Iago has carefully manipulated the poor man, taking all of his treasures and convincing him to kill the main “enemy”, Cassio. At the end, the only person who would have any gain from all this would be Iago. He has convinced his general, Othello, that his wife is cheating on him with Cassio. Thus, Othello orders Iago to kill the poor man, not realizing that all of the villain’s words are false. Instead of at least following that order, Iago tells Roderigo to perform the murder. He, lied that Cassio is Desdemona’s lover, doesn’t need much and he easily goes in action: “‘Tis but a man gone. Forth, my sword! He dies.” This shows how Roderigo has been persuaded to such a degree, that he goes ahead with full confidence. Despite that Iago convinces him to kill another man, he begins having second thoughts about the whole thing.
            At the moment that Iago starts having second thoughts about whether or not his plan would be successful if only Cassio died, the whole “pyramid” begins to collapse piece after piece. In the beginning, Iago thinks that he has one-hundred percent sure gain:
… Now, whether he kill Cassio,
Or Cassio him, or each do kill the other,
Every way makes my gain. …
This is a turnover in the whole play as it is the moment which brings the doubt in Iago’s thoughts and plan, and makes it urgent for him to come up with a “option B”. So then he thinks over what the two possible outcomes would be: if Cassio remains alive, Iago might get revealed and his evil web of lies would be finally unfolded; the second option, if Roderigo remains alive, then Iago would owe him jewels and gold that he had taken before that as “gifts” for Desdemona. The quick improvised solution that Iago thinks of, i.e. to kill both of them, doesn’t cover a third possible outcome – if both Cassio and Roderigo remain alive.

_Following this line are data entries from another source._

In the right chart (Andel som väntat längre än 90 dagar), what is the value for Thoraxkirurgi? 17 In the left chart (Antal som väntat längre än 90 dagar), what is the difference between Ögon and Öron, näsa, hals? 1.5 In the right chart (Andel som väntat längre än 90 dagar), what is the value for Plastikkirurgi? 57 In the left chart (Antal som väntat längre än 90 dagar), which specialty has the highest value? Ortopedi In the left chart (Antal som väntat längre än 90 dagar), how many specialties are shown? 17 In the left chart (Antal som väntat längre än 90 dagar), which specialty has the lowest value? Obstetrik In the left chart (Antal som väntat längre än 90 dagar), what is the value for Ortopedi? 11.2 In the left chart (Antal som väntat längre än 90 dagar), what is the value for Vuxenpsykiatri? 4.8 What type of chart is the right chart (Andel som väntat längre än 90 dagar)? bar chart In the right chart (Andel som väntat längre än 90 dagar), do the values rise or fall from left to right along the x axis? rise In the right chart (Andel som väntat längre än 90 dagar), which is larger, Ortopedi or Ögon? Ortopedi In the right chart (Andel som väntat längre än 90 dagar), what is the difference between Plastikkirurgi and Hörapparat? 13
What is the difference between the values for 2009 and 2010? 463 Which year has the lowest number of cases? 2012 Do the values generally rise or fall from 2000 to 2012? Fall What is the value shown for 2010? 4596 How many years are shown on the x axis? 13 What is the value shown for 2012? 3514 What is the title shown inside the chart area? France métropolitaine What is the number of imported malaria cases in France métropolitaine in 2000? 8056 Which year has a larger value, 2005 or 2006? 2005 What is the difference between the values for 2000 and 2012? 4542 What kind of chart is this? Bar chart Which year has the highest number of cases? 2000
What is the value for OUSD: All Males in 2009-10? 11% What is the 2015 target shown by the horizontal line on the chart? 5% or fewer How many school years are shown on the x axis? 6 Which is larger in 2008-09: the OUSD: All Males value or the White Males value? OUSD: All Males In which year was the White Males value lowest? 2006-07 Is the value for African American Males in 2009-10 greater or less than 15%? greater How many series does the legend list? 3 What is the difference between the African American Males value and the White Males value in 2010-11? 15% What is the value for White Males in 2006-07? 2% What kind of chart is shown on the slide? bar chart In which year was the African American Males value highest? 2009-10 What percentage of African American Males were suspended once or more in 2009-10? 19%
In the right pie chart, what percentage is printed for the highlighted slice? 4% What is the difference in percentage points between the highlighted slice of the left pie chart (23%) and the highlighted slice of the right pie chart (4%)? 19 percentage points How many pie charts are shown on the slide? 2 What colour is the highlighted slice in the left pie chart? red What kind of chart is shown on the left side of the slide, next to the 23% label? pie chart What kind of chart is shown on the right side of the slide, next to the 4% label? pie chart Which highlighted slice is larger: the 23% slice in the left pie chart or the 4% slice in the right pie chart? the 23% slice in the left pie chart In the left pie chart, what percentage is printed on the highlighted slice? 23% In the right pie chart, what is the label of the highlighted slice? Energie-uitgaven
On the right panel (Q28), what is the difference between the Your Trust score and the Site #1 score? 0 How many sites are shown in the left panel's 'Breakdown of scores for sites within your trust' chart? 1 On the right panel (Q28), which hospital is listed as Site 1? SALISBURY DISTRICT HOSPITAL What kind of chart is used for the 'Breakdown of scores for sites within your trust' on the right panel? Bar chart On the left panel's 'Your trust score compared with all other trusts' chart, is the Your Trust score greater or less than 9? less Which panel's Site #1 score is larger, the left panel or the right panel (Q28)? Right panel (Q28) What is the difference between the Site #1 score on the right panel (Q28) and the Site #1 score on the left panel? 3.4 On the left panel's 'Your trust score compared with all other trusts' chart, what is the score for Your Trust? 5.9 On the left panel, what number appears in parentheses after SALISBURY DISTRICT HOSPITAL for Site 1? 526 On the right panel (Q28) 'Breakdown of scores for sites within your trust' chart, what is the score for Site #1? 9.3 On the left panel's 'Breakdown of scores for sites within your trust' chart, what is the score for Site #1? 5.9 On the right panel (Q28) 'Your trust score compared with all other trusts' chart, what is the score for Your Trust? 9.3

The solution comes as the most obvious one: the murder of both Cassio and Roderigo. But here Iago fails to predict that Roderigo wouldn’t have the strength to kill another man. The words “No, he must die.” show the fear in the villain’s head: Cassio must die, otherwise everything would fall apart. However, Cassio remains alive, and thus the whole evil plan collapses.
This is the passage in which Shakespeare introduces a turning point in the play – the doubt in Iago’s head. The possibility that something different might happen, not what set in the plan before that, scares Iago and makes him improvise a backup option. Nevertheless, the villain fails at predicting the future, and good overcomes evil once more. Partially.